Young Africans didn’t score ‘a’ 4th goal; they scored ‘the’ 4th goal

We also ADMINISTRATOR estates of…? Nope! We aver that providers of the services mentioned on this massive signboard instructed the artist to paint: “We also ADMINISTER estates FOR NON-MUSLIMS (not ‘non-Muslim’)…” Trust signwriters! PHOTO | EMAN EKTOPAN
Bongo’s huge and colourful broadsheet of Thursday, June 19 has a story containing a goof that’s refusing to leave us alone! In his report filed in Mbeya, entitled, ‘Government completes compensation for Tanzam expansion following fatal accident’, the scribbler writes: “On June 7, a truck with a trailer…carrying flour lost control on the slope, colliding with two vehicles, including a PASSENGER bus…” As we’ve pointed out a zillion times here, a bus is a large vehicle for carrying passenger, period! It’s therefore nonsensical to say “passenger bus”.

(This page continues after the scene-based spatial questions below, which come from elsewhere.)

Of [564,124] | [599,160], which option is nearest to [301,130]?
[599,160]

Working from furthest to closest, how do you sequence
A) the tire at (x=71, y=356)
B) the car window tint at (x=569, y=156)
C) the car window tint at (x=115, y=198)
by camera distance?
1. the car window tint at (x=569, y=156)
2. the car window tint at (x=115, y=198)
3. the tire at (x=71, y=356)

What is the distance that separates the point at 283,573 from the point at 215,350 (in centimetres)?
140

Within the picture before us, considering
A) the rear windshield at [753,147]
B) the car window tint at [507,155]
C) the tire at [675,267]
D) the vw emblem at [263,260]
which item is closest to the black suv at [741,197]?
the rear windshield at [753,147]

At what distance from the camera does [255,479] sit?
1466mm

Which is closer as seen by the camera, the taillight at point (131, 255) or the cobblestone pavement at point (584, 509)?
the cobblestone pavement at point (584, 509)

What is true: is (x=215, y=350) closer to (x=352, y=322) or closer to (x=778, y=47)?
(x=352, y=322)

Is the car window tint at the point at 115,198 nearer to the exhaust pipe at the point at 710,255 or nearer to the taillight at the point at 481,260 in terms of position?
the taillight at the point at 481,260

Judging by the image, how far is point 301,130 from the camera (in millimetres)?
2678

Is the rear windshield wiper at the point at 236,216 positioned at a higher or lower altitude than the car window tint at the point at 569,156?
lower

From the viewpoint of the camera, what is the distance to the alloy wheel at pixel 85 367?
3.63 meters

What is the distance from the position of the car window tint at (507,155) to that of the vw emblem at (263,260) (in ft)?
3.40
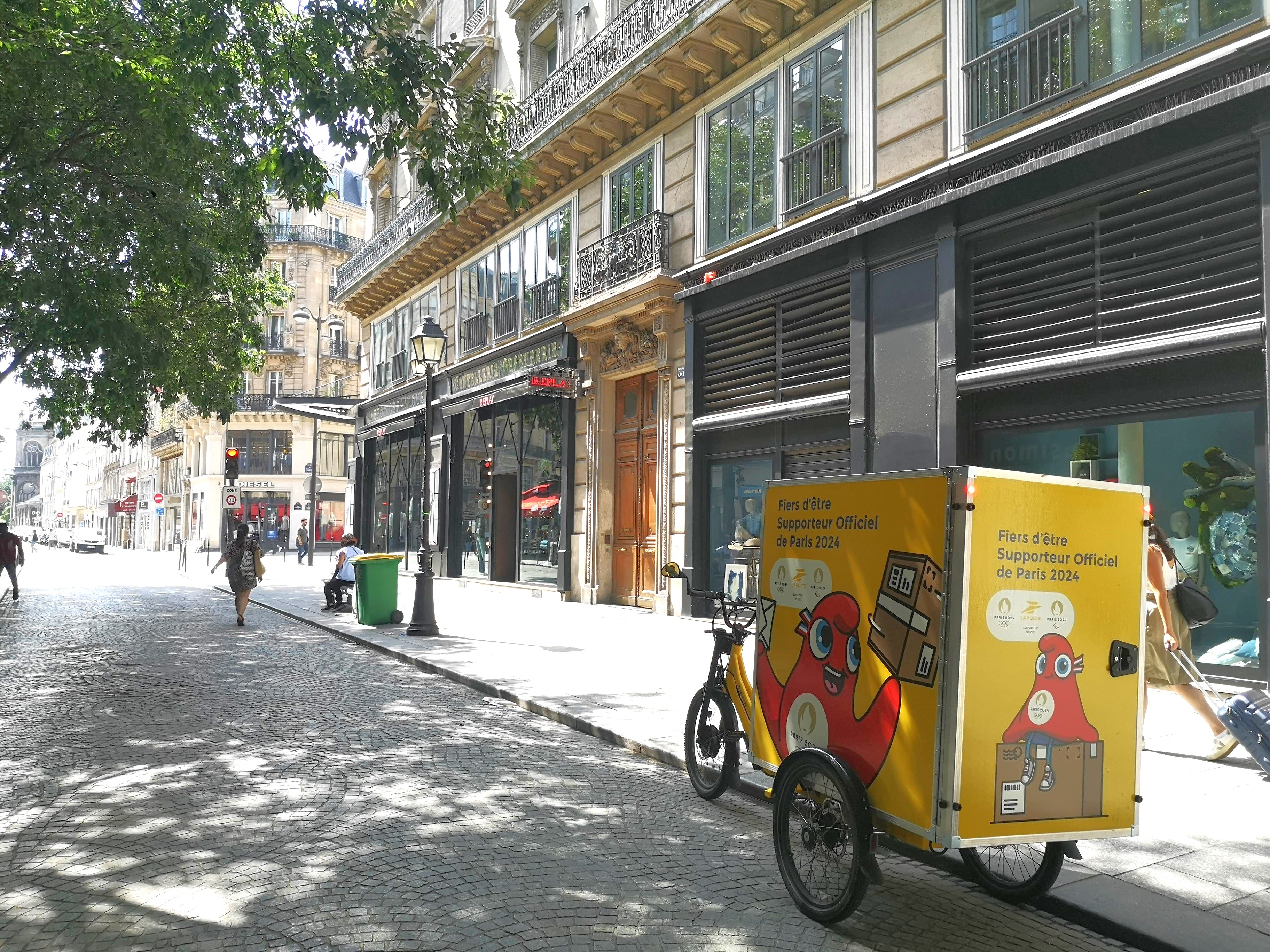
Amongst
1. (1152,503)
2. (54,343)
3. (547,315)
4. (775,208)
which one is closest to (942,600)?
(1152,503)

Page 5 of the same broadsheet has this story, ‘CAG wants Mbarali District Council to diversify revenue beyond rice’. Now, purporting to tell readers what an auditor said, the scribbler reports: “The council’s over-dependence on rice revenue poses a significant risk as any disruption to the crop could severely jeopardize FUNDS for essential projects.”
The “funds” in regard to project implementation actually means the same thing as “money,” while “jeopardize” means “endanger”. You don’t endanger money, do you? Here’s our rewrite, in part: “…any disruption to the crop could severely jeopardize FUNDING for essential projects”.
Bongo’s senior-most broadsheet of Thursday, June 19, has a feature story on Page 17 with the headline, ‘Tanzanians take the lead at Geita Gold Mine’. Then, reporting on what Mr Cyprian Mtweve, GGM official, said, the scribbler writes: “Beyond employment, Mr Mtweve said, Geita Gold Mine (GGM) is “a” cornerstone of economic vitality in Geita Region…”
Hello! GGM is not “a” cornerstone but rather, it’s …THE cornerstone of economic vitality in Geita Region…”
We move on to the broadsheet’s Page 20 where there’s this story: ‘Giants glued in nail biting race’. One of the photos here has a caption that reads: “Young Africans’ right back, celebrates after scoring A FOURTH goal in the…match against Prisons at Sokoine Stadium in Mbeya yesterday…”
Hang on! During any particular match, a team can only score ONE fourth goal, which means we should refer to it as THE fourth goal…
Let’s now look at the Saturday, June 21 edition of the huge Nairobi tabloid that commands a sizeable readership in Bongo. In its Page 7, there’s a story entitled ‘Win for widowers in dependency law’. It’s a story about a man, one DKM, who went to court to petition against the Kenyan law which says that, for a man to have access to his departed wife’s estate, he should first prove he was her dependant! He won, thanks to his smart lawyer Shadrack Wambui.
The scribbler writes on the section of the law that denies a widower access to his late wife’s estate: “MR Wambui argued that the section violates Article 24 of the Constitution…”
Mr Wambui? No way! And this is why: Wambui is a female name amongst the Agikuyu—Ngugi wa Thiongo’s tribe. In this particular case, Wambui is Shadrack’s mother. Call him Shadrack wa Wambui. Just like this columnist: when he’s on a visit to his mother’s people, they’ll refer to him as Abdi mwana Mwantum (son of Mwantumu), but this doesn’t mean anyone will proceed and call him Mr Mwantumu!
We’re well informed that the Agikuyu are primarily a matrimonial society, so if you visit our neighbour’s Mount Kenya area, don’t get shocked to hear a man introducing himself to you thus: “I am Francis wa Rose.”
Now, back to Page 3 where there’s a story on a celebrated media man who died recently, entitled, ‘Blamuel Njururi: Fearless journalist who took on Moi’.
Towards the end of this great story, the scribbler writes: “In his HEYDAYS, he was a man who drove a Citroen through Nairobi’s turbulent decades…”
Heydays? Nope; the word—which refers to the time when somebody/something had most power or success; or was most popular—is HEYDAY. That is, irrespective how many days we’ve in mind.
Ah, this treacherous language called English!